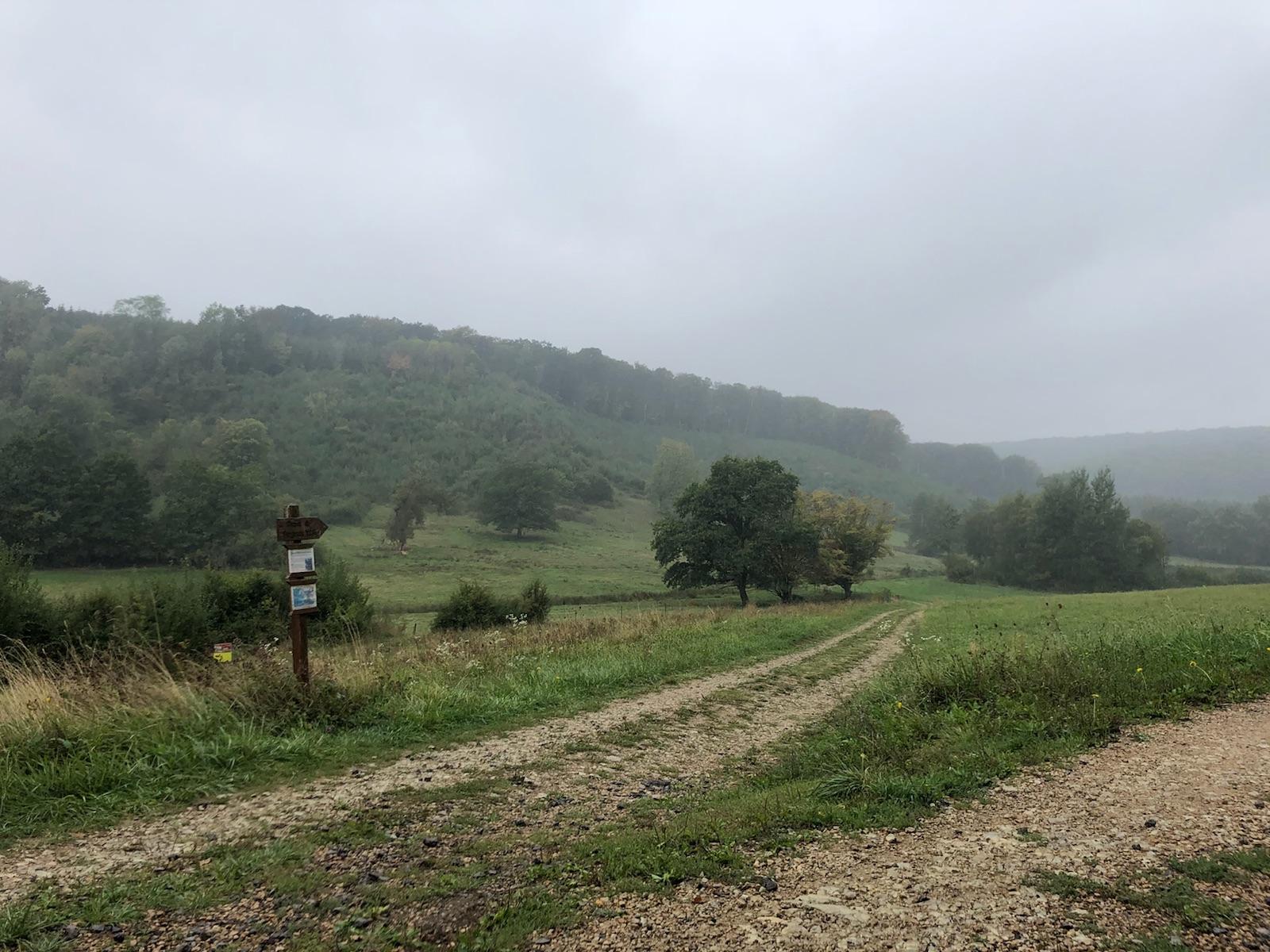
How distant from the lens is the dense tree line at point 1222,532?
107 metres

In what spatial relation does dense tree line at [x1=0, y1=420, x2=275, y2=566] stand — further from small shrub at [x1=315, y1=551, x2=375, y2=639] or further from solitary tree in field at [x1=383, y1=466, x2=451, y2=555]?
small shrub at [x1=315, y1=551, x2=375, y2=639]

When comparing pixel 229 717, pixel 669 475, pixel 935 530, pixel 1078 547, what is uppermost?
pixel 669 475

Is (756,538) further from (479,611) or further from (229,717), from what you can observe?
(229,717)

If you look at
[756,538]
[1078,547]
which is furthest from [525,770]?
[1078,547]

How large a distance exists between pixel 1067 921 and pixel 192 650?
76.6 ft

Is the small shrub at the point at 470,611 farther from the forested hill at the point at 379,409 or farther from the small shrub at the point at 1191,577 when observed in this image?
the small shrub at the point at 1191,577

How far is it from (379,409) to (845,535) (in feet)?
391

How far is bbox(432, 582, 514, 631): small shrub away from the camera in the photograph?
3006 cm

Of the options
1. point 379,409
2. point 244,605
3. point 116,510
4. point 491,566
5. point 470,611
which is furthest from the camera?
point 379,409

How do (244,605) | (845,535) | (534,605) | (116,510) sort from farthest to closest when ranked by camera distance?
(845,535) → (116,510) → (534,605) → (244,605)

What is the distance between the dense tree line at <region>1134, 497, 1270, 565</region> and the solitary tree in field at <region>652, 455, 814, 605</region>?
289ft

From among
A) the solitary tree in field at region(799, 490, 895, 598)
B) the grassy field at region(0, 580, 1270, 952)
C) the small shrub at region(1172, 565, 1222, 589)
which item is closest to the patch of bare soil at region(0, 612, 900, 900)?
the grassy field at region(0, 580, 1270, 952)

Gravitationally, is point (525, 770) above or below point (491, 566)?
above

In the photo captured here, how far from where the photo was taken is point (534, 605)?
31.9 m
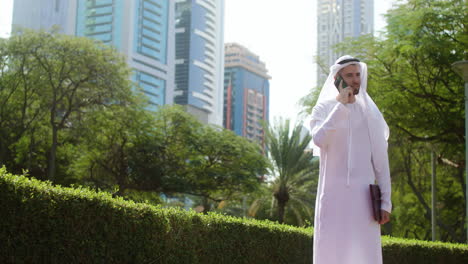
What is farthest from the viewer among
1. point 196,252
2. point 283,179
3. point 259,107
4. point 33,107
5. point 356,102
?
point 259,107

* * *

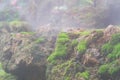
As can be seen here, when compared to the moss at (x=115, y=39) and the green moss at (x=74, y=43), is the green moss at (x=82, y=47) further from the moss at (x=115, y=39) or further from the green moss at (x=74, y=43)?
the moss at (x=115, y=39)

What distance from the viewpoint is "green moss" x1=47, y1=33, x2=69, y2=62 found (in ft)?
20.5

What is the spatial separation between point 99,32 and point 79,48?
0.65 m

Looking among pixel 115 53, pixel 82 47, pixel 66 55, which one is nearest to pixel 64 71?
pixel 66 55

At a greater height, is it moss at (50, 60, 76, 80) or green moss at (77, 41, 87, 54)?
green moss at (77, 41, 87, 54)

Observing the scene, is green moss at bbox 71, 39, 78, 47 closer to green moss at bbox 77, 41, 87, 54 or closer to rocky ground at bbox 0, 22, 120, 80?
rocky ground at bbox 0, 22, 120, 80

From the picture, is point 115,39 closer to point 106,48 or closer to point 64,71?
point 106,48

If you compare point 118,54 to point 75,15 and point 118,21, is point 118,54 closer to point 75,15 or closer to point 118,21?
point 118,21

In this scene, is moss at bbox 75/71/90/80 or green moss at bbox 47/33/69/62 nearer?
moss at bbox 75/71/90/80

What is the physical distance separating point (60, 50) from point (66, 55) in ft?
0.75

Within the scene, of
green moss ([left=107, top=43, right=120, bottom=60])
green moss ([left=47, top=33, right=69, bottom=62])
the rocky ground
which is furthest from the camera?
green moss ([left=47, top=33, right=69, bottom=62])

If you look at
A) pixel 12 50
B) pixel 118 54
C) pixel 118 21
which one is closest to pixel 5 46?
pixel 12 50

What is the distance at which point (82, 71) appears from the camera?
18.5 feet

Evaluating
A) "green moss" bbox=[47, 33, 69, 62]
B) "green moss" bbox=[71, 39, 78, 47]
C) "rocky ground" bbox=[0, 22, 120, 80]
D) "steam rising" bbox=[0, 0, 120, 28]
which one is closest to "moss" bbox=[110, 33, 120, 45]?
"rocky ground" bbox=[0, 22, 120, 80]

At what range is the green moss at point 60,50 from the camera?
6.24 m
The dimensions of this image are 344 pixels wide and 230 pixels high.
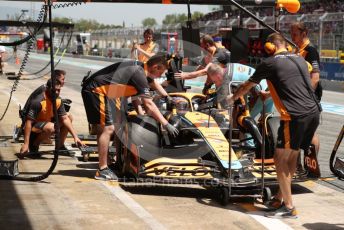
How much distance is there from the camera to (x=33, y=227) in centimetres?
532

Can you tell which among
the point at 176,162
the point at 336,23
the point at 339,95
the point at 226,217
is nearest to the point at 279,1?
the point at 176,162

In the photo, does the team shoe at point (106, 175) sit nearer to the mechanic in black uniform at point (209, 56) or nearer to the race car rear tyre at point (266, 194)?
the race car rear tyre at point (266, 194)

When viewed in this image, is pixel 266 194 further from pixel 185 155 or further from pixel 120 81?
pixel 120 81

• **Given task**: Pick out every line in the records above that contains the word "nearest" and copy each one.

• **Answer to the task**:
Looking among pixel 115 53, pixel 82 47, pixel 66 55, which one is nearest to pixel 64 71?
is nearest to the point at 279,1?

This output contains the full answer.